Exercise brief. Reproduce the data word for word, from the line containing "Which one from" through the end of the data.

Start of Data excerpts

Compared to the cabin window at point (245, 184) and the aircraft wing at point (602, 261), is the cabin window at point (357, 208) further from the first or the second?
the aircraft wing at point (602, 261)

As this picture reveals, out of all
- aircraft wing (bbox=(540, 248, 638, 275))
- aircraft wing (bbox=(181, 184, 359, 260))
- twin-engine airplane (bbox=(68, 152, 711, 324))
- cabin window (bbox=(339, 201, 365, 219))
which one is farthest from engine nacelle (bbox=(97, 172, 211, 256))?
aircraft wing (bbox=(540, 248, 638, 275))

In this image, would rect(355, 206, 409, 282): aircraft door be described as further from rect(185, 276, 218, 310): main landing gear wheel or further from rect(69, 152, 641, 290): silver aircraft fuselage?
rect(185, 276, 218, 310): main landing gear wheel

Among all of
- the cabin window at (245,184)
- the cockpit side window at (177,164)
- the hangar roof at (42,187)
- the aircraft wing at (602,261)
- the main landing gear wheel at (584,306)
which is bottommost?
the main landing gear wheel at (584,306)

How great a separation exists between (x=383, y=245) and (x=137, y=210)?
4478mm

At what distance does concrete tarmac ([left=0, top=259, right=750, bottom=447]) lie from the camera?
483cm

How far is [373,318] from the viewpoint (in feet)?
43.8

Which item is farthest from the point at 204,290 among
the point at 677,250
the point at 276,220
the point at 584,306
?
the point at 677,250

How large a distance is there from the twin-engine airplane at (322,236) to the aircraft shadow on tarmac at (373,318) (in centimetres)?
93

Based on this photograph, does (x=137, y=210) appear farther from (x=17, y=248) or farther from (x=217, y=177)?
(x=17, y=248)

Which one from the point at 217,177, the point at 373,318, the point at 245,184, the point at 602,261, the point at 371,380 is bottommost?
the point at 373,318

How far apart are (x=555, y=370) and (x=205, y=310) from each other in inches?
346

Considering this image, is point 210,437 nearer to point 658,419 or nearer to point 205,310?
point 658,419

End of Data excerpts

Written answer.
Which one from the point at 217,177, the point at 373,318, the point at 245,184, the point at 602,261, the point at 371,380 is bottommost?
the point at 373,318

How far apart are (x=555, y=370) and (x=205, y=310) from each other in inches?
346

Considering this image, is point 210,437 nearer to point 658,419 or nearer to point 205,310?
point 658,419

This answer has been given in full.